Date: Thursday , November 01, 2018

ASUS’ budget entry into the AM4 Ryzen mini-ITX world certainly has a lot going for it. With so many great mini-ITX motherboards coming from this company, expectations for the ROG STRIX B450-I Gaming are high. This small form factor motherboard lets us overclock as well. We put it to the test and find out just how well it does for $150?

Motherboard Overclocking Software

ASUS includes its AI Suite III software with the ASUS ROG STRIX B450-I Gaming motherboard. This software has largely been unchanged over the last couple of years. However, the software does look different from motherboard to motherboard depending on the feature set found on a particular motherboard. Features that are unsupported do not show up in AI Suite III. If you have a motherboard that doesn’t support overclocking, then overclocking settings won’t show up. Fortunately, that’s not the case here.

Every manufacturer does its own thing with when it comes to bundled overclocking software. For the most part, the feature sets are very similar with a few stand out features here and there. The user experience separates them as well.
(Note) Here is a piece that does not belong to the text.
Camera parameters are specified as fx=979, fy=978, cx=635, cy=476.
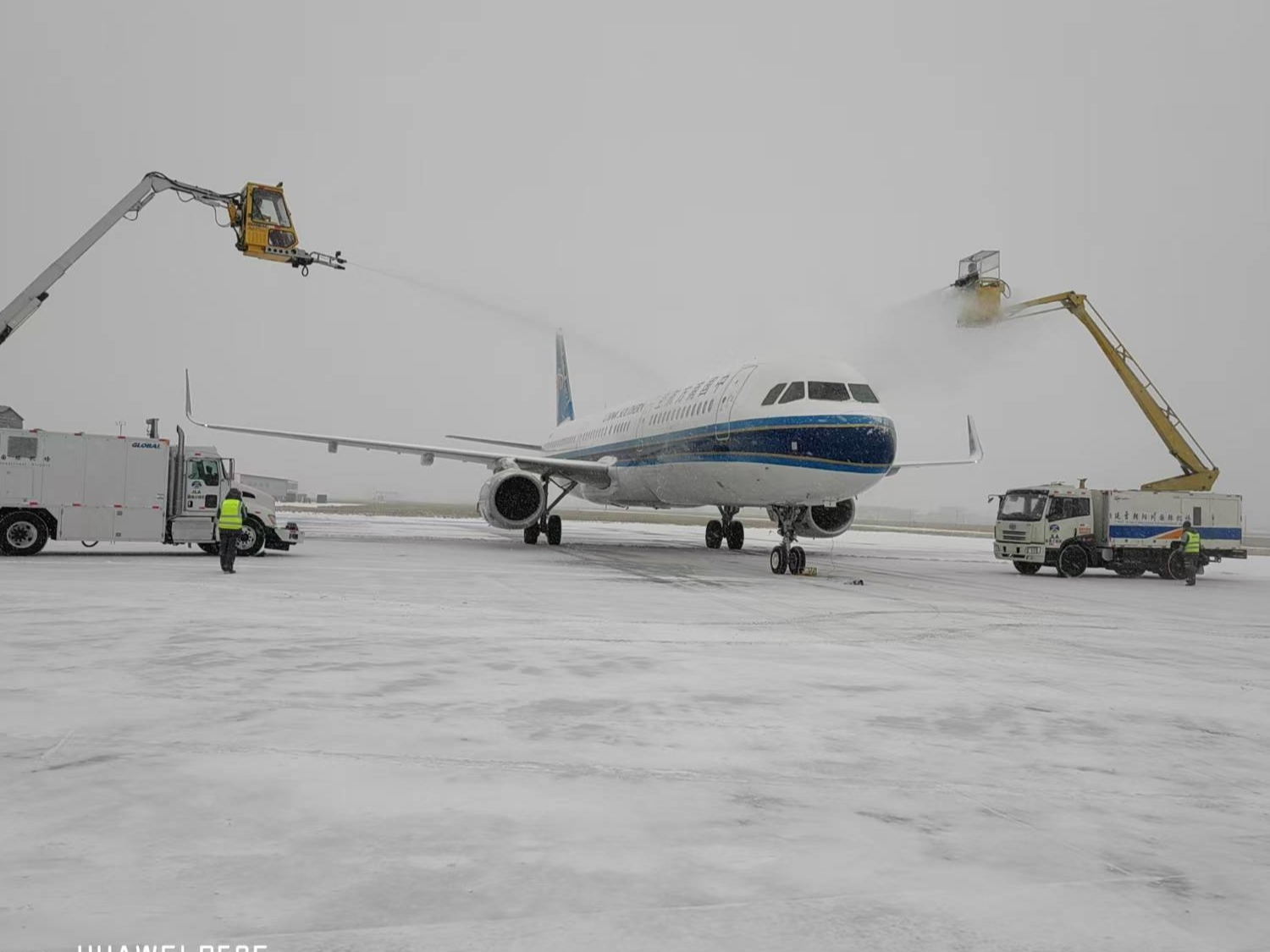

With AI Suite III, you get the most capable and comprehensive of all the software packages. However, the user interface can be a bit clunky at times. Navigation to specific features is easy. Going back to the menu isn’t intuitive at all. The navigation menu is tucked away on the side and isn’t obvious. There are some interface design inconsistencies as well. While most elements of the application have a certain uniformity, there are a couple points where this isn’t the case. The gear icon in the system health monitoring area in the lower quarter of the application window is used to bring up settings for monitoring thresholds. However, it is easy to miss and there is nothing else like it in the interface.

While most of the modern bundled motherboard utilities provide the same basic feature set, ASUS stands alone when it comes to automatic overclocking. ASUS’ approach gives the user control of the overclocking process by allowing the user the ability to set specific parameters to work in. The application still tunes the system automatically, but you can set guidelines for the applications to follow. You can even adjust the application’s stability testing for validating the overclock. This unique approach works as ASUS software can usually get within a stone’s throw of matching what can be done manually. With some software out there, the automatic overclocking has very conservative presets it works from and those presets use overly aggressive voltage settings to improve stability across a wider range of CPU’s and systems.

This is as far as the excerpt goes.